Stated goal: Count the lines of the entries below that contain the string "rect", matching case exactly, and reply with the number alone.

Exercise material:
=-=-=

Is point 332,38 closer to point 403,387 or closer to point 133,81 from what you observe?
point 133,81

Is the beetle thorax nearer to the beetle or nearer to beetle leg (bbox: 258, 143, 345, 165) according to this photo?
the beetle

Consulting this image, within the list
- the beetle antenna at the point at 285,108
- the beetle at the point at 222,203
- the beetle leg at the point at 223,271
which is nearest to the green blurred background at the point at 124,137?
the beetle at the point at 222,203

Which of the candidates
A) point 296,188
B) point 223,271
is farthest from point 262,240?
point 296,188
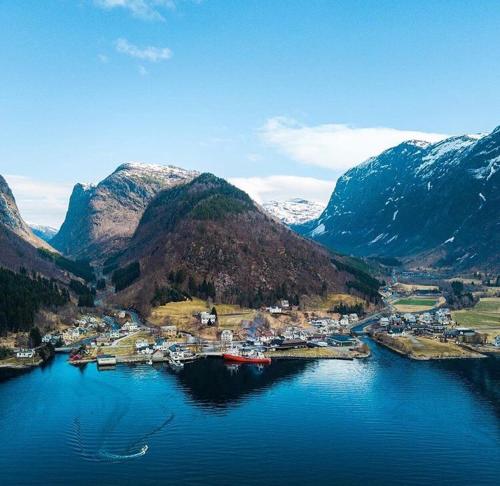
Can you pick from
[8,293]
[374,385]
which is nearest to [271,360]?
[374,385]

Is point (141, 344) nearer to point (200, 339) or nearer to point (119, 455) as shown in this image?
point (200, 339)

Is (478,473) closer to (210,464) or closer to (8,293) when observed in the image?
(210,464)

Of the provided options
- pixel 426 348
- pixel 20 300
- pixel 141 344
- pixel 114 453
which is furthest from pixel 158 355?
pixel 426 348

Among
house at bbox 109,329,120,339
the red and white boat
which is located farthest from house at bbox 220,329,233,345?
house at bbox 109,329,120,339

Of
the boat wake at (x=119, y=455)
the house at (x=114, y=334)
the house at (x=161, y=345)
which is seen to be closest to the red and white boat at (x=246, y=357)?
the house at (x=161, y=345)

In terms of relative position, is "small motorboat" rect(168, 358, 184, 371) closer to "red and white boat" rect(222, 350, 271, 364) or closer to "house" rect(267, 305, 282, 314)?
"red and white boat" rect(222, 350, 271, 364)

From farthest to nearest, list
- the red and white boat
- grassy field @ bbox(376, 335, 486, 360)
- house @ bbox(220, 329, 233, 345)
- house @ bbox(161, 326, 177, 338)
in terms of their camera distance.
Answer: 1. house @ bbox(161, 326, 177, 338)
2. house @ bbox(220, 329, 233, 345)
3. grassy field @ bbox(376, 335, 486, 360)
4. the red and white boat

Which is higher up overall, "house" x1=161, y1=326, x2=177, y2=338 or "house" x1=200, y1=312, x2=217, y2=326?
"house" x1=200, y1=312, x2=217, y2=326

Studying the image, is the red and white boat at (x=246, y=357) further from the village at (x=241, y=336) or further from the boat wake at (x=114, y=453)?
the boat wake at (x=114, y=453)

=-=-=

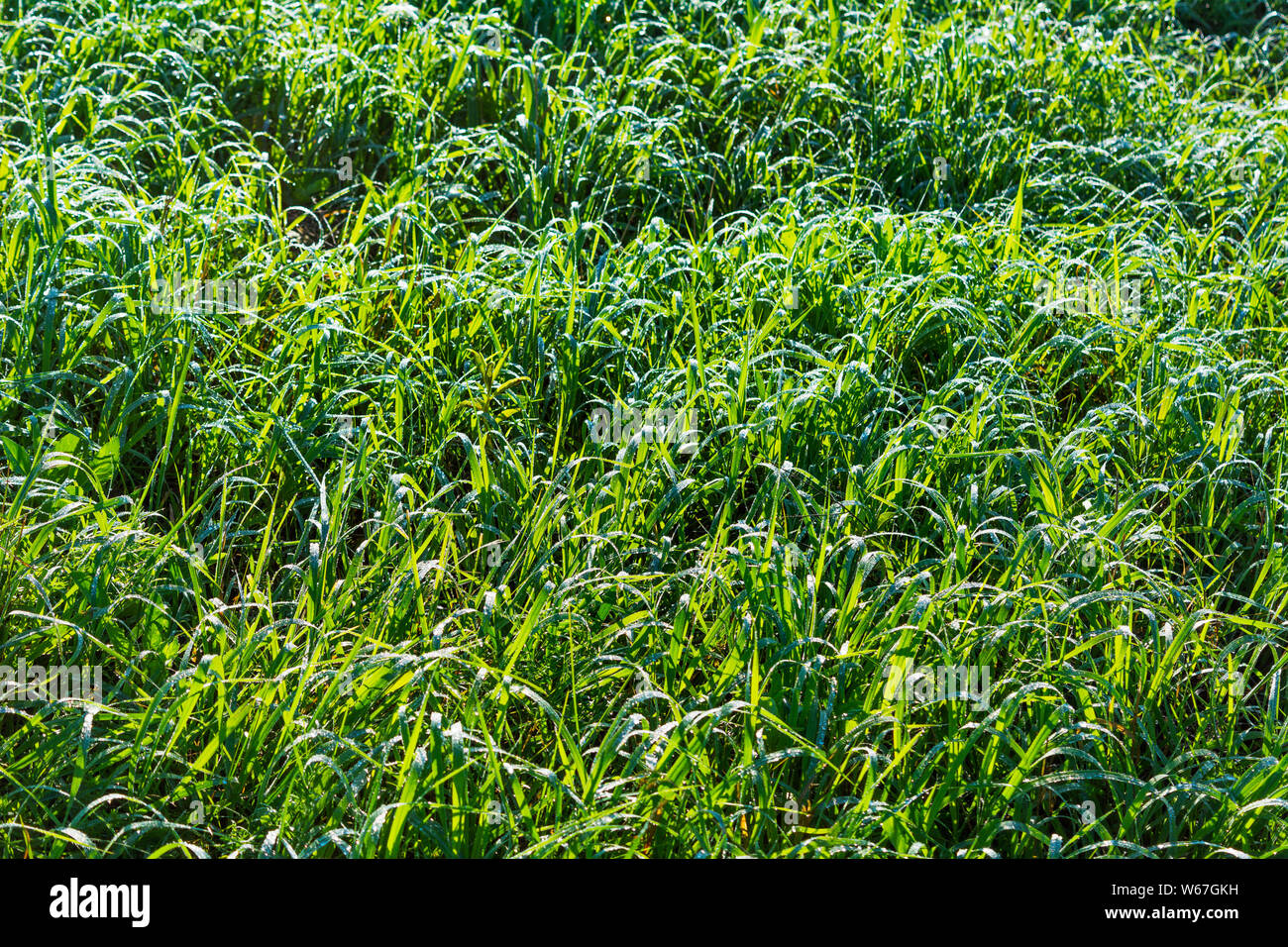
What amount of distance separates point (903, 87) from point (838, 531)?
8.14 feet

=-=-=

Exercise response: 2